Library at center of Quebec-Vermont border battle.

Today's Boston Globe reports on a plan to tighten security at the U.S.-Canada border that has upset residents of two close-knit communities that share that border, Derby Line, Vermont and Stanstead, Quebec:
Residents of [Derby Line, Vermont] and neighboring Stanstead, Quebec, are proud of the elegant granite hall that straddles the border between them. It is their rarest jewel: The Haskell Free Library and Opera House, built a century ago as a symbol of friendship between the United States and Canada and shared ever since by citizens of the two countries.

Canadians and Americans borrow books and watch plays side by side at the library, which was deliberately built half in one country and half in the other. No guards are stationed on the quiet, shady streets around the building, and Canadians who cross into Vermont to enter the library do not need to show their passports at a border station, as they do when crossing for any other purpose. Inside the library, where a strip of black tape on the floor marks the international boundary, patrons wander unchecked between the two countries on their way from the stacks to the birch-paneled reading room.

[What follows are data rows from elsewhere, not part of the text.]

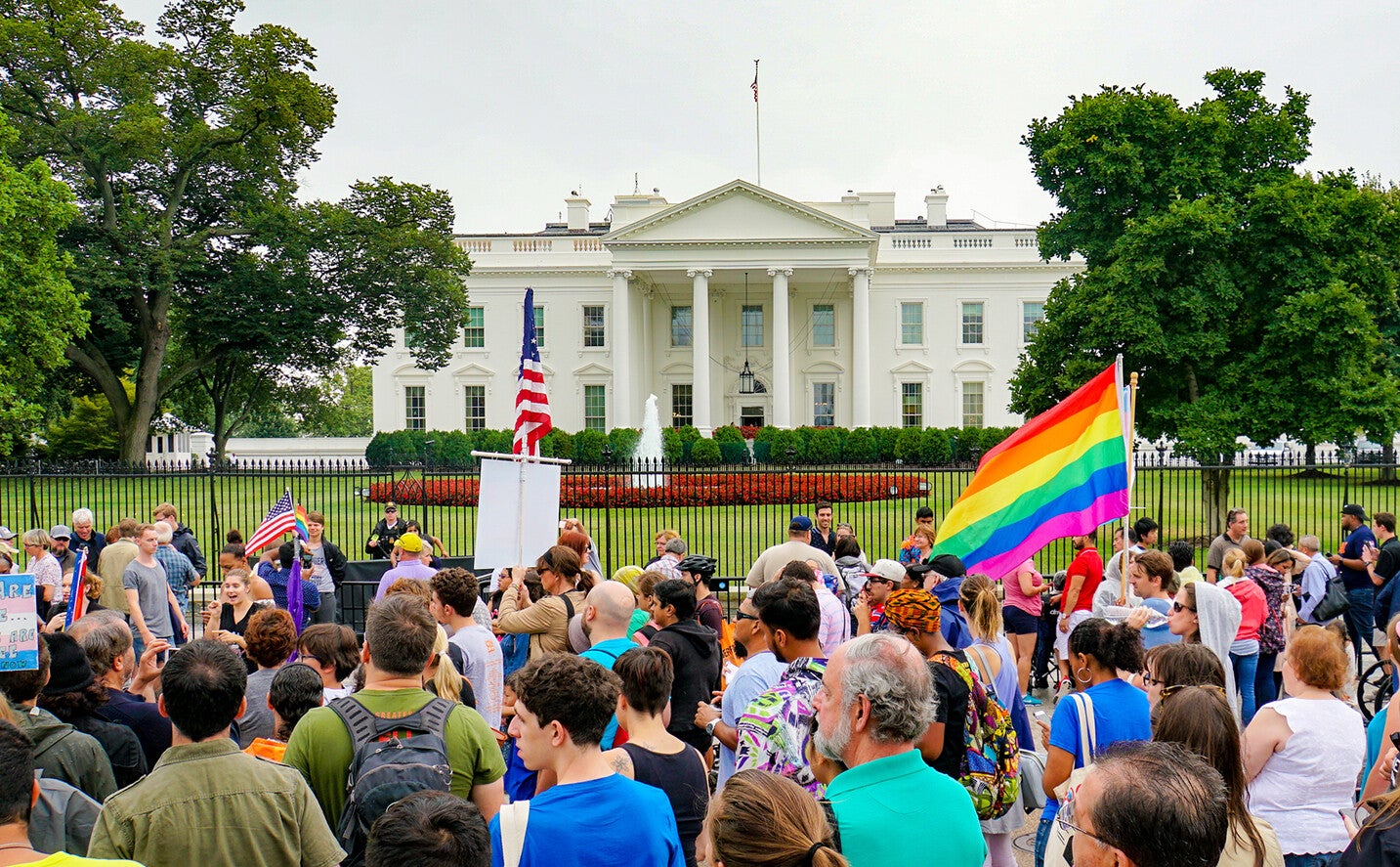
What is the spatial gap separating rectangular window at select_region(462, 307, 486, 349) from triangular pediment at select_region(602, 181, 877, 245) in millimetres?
8814

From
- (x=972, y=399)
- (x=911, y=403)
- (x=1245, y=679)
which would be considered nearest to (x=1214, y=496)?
(x=1245, y=679)

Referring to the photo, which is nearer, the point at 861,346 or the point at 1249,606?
the point at 1249,606

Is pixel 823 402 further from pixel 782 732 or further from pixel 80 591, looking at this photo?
pixel 782 732

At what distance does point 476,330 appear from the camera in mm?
49938

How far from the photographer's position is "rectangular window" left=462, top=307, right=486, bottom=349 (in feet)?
163

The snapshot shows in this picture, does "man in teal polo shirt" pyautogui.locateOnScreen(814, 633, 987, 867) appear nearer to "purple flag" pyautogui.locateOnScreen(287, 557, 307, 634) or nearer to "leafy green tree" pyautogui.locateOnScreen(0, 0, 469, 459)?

But smugglers of illegal immigrants have begun to notice the unique features of the neighborhood, say agents from both countries who enforce the border in the area, located less than a minute's drive from Interstate 91.

Smugglers are taking advantage of three unguarded side streets near the library to ferry human cargo in both directions, border officials say. The streets must be closed to traffic, officials insist, to help them stem a rising tide of illegal immigration.

The plan has provoked an emotional outcry in these two small border towns, where people pride themselves on their easy coexistence. Their countries may be preoccupied with terrorism and the need for tighter borders, but here, many residents say the change would break down their most valued traditions.

Read the rest here. Before I entered the Society, I used to enjoy stopping in Derby Line and/or Stanstead on yearly motor trips to Montreal from my home in Southeastern Massachusetts. I once visited the Haskell Free Library and Opera House and was charmed by its combination of ordinariness and novelty. In most respects, the Haskell Free Library isn't much different from any other small-town New England Library, with a small but knowledgeable and very friendly staff inhabiting a Victorian structure with creaking hardwood floors and narrow yet high-ceilinged rooms. Unlike most public libraries, the Haskell Free Library is a place where patrons can nonchalantly amble across an international border to find a particular book. Likewise, the Haskell Free Library is fairly unusual in featuring a well-appointed community theater that bears the somewhat grandiose (though not inaccurate) designation of an "opera house."

It's sad to hear that the genial status quo that has so long prevailed in Derby Line and Stanstead is being threatened by larger geopolitical realities. If freedom of movement between these two communities must be subjected to greater restriction, I hope that the spirit that has united them up to now is somehow able to survive. AMDG.